#### To do:
1. Translate into Spanish this sentence from the case abstract below: "Treatment was withdrawn 1 week after admission."
2. List every treatment named in the case abstract below as having failed to halt the patient's deterioration after admission.
3. Write a continuation of the case abstract below, starting after its final sentence.

Abstract
A 79-year-old woman, a smoker, presented to the emergency department with a 2-week history of progressive dyspnoea and peripheral oedema, preceded by flu-like symptoms that had failed to improve despite antibiotics. Examination identified severe hypertension and signs consistent with severe fluid overload. Baseline chest X ray showed a right-sided abnormality. In the context of an extensive smoking history CT thorax was indicated which demonstrated a right-sided hilar mass and lymphadenopathy. Blood tests showed an unexplained metabolic alkalosis with partial respiratory compensation and hypokalaemia prompting endocrinological tests investigating Cushing's syndrome. Urinary cortisol was measured at 3174 nmol/L/24 h (normal<560), serum adrenocorticotropic hormone (ACTH) of 215 ng/L (normal<46). Pleural fluid cytology confirmed a diagnosis of small-cell lung cancer (SCLC). The patient's condition deteriorated despite intravenous diuretics and nitrates, metyrapone and non-invasive ventilation. Treatment was withdrawn 1 week after admission. The clinical course in the presence of biochemical derangement and SCLC is highly suggestive of paraneoplastic ectopic ACTH secretion.

#### Data excerpt:
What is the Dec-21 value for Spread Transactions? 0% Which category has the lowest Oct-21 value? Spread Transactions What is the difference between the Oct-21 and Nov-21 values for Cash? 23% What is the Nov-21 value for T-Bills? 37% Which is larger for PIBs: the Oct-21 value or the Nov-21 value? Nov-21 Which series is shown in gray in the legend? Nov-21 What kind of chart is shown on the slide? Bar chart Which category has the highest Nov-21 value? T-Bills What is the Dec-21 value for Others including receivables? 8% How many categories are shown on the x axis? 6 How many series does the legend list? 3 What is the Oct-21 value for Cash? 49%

#### Results:
1. El tratamiento se retiró 1 semana después del ingreso.

2.
- Intravenous diuretics
- Nitrates
- Metyrapone
- Non-invasive ventilation

3.
Background
Recent evidence suggests that nearly one in four cancer diagnoses are made as a result of emergency admission to hospital, rising to 31% in the elderly population.1 It is a challenge to identify atypical cancer presentations in patients with multiple contributory comorbidities. This report describes Cushing's syndrome associated with metastatic malignancy manifesting with cardio-respiratory failure.
Case presentation
A 79-year-old woman presented acutely to the emergency department with a 2-week history of progressive dyspnoea, leg swelling and decreased exercise tolerance. She described 6 weeks of lethargy and flu-like symptoms. Her medical history included chronic obstructive pulmonary disease, hypertension and cerebrovascular disease. She was a current smoker with a 35 pack-year history. Her medications included bisoprolol, ramipril, bendroflumethiazide, aspirin, simvastatin and tiotropium inhaler.
On clinical assessment, the patient had a blood pressure (BP) of 220/100 mm Hg, respiratory rate of 25/min and oxygen saturations of 98% on 1 L inhaled oxygen. She was afebrile with a venous glucose of 9 mmol/L. Systemic examination was remarkable for gross peripheral oedema, an elevated jugular venous pressure, systolic murmur and dullness to percussion at the right lung base, with left basal crackles.
Investigations
On admission laboratory investigations demonstrated neutrophilia with normal inflammatory markers, marked hypokalaemia and profound metabolic alkalosis with partial respiratory compensation (table 1).
Table 1.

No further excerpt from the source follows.